───── PROVIDED RECORDS

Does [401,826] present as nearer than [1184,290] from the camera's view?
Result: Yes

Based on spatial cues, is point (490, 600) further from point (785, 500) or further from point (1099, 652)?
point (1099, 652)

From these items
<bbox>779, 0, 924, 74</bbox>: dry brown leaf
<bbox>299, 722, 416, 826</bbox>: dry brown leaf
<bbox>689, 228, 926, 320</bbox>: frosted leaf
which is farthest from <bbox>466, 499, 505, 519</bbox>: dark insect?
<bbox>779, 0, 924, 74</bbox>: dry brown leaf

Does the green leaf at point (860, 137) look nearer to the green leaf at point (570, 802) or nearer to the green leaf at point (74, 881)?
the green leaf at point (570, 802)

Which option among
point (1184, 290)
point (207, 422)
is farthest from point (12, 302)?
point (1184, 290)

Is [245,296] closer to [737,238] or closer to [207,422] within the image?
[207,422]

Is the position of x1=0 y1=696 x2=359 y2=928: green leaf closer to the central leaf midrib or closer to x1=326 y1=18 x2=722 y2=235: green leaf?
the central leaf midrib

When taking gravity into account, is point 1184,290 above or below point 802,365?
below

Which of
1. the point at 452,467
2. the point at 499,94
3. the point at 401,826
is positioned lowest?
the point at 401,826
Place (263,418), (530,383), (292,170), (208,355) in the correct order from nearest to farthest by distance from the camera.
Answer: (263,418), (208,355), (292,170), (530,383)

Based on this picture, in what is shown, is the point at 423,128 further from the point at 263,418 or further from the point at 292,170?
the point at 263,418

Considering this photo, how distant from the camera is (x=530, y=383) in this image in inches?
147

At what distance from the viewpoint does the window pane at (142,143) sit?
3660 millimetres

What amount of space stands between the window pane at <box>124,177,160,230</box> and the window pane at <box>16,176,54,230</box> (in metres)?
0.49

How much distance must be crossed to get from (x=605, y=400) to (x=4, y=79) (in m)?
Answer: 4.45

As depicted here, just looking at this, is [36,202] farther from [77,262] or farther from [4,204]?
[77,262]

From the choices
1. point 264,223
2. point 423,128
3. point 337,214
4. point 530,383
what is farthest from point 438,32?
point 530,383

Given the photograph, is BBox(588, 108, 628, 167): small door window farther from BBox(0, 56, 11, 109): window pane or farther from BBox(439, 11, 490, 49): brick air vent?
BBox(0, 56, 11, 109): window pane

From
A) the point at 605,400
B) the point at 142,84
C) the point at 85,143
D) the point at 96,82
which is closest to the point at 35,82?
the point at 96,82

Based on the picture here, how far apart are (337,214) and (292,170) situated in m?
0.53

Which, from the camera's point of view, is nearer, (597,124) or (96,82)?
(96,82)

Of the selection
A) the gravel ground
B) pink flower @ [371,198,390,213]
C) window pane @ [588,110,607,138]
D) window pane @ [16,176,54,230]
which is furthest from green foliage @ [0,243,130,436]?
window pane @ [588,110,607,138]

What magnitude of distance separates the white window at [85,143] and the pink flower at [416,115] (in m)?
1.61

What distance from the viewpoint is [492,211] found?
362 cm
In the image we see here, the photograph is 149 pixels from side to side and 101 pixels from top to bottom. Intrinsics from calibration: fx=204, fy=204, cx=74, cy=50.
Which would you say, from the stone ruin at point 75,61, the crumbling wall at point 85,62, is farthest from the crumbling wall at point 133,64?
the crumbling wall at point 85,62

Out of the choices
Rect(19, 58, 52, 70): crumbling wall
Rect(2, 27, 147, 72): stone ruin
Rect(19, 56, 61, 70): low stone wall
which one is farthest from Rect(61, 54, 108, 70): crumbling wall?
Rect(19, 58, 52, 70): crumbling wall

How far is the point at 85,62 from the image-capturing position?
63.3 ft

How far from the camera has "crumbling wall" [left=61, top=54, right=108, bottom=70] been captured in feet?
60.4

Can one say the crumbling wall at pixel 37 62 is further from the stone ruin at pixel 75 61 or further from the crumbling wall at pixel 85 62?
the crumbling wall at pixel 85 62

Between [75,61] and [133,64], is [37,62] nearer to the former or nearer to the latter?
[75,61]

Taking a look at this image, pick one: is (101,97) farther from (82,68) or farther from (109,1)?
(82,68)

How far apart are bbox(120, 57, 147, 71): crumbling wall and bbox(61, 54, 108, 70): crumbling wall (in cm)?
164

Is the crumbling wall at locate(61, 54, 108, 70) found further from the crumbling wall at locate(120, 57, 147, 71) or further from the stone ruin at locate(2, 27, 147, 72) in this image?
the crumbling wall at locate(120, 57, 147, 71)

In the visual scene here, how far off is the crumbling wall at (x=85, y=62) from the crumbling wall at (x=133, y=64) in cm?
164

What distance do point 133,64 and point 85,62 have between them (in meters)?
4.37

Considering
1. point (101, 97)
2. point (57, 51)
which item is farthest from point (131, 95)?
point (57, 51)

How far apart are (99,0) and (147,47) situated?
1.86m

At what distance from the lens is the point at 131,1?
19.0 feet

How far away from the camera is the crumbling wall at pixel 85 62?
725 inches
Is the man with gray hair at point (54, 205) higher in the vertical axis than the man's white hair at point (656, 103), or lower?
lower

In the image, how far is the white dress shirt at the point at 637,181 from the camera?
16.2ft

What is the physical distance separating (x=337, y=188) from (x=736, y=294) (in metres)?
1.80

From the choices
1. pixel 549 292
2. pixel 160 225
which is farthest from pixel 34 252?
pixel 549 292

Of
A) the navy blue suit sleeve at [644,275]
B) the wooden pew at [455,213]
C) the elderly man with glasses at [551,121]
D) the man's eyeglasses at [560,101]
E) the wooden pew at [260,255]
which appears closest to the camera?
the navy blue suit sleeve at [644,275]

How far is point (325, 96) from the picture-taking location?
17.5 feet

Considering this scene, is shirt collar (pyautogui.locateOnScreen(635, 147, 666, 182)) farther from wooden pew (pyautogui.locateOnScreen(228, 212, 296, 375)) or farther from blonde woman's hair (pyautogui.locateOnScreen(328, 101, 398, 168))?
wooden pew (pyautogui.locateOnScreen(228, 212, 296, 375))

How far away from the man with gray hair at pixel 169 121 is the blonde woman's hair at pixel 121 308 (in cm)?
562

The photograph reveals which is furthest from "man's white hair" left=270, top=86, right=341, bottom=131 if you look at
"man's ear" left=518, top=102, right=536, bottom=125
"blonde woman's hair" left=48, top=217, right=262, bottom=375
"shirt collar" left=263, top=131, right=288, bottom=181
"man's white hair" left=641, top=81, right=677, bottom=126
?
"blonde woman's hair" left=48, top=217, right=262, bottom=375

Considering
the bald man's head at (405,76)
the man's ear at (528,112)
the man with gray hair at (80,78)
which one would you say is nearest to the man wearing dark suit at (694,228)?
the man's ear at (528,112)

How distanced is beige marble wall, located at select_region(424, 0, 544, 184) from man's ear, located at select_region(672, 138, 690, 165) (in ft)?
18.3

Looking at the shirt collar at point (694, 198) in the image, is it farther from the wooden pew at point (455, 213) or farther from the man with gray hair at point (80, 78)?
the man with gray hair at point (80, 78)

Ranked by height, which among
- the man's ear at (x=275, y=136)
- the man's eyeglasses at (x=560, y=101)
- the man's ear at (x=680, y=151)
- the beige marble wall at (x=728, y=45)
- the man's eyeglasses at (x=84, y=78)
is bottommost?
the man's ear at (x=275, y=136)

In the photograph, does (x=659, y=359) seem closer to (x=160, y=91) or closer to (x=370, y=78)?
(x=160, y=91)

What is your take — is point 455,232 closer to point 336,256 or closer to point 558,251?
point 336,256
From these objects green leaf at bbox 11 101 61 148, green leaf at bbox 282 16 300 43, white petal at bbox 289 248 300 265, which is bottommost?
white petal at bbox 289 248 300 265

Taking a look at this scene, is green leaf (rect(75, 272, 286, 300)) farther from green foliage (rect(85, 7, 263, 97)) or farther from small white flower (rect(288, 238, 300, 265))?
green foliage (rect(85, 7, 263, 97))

──────────

◆ DO THIS:
Starting at the beginning of the entries and ending at the line containing "Answer: (263,418), (208,355), (292,170), (530,383)", convert those lines into a numbered list with blank lines omitted.

◆ SOLUTION FOR THIS TASK:
1. Does [401,826] present as nearer than [1184,290] from the camera's view?
2. Result: Yes
3. Based on spatial cues, is point (490, 600) further from point (785, 500) or further from point (1099, 652)?
4. point (1099, 652)
5. From these items
6. <bbox>779, 0, 924, 74</bbox>: dry brown leaf
7. <bbox>299, 722, 416, 826</bbox>: dry brown leaf
8. <bbox>689, 228, 926, 320</bbox>: frosted leaf
9. which is farthest from <bbox>466, 499, 505, 519</bbox>: dark insect?
10. <bbox>779, 0, 924, 74</bbox>: dry brown leaf
11. Does the green leaf at point (860, 137) look nearer to the green leaf at point (570, 802) or nearer to the green leaf at point (74, 881)?
12. the green leaf at point (570, 802)
13. Which option among
14. point (1184, 290)
15. point (207, 422)
16. is farthest from point (12, 302)?
17. point (1184, 290)
18. Is [245,296] closer to [737,238] or closer to [207,422] within the image?
19. [207,422]
20. Is the position of x1=0 y1=696 x2=359 y2=928: green leaf closer to the central leaf midrib or closer to x1=326 y1=18 x2=722 y2=235: green leaf?
21. the central leaf midrib
22. When taking gravity into account, is point 1184,290 above or below point 802,365?
23. below
24. Which of
25. 1. the point at 452,467
26. 2. the point at 499,94
27. 3. the point at 401,826
28. is positioned lowest?
29. the point at 401,826
30. Place (263,418), (530,383), (292,170), (208,355) in the correct order from nearest to farthest by distance from the camera.
31. Answer: (263,418), (208,355), (292,170), (530,383)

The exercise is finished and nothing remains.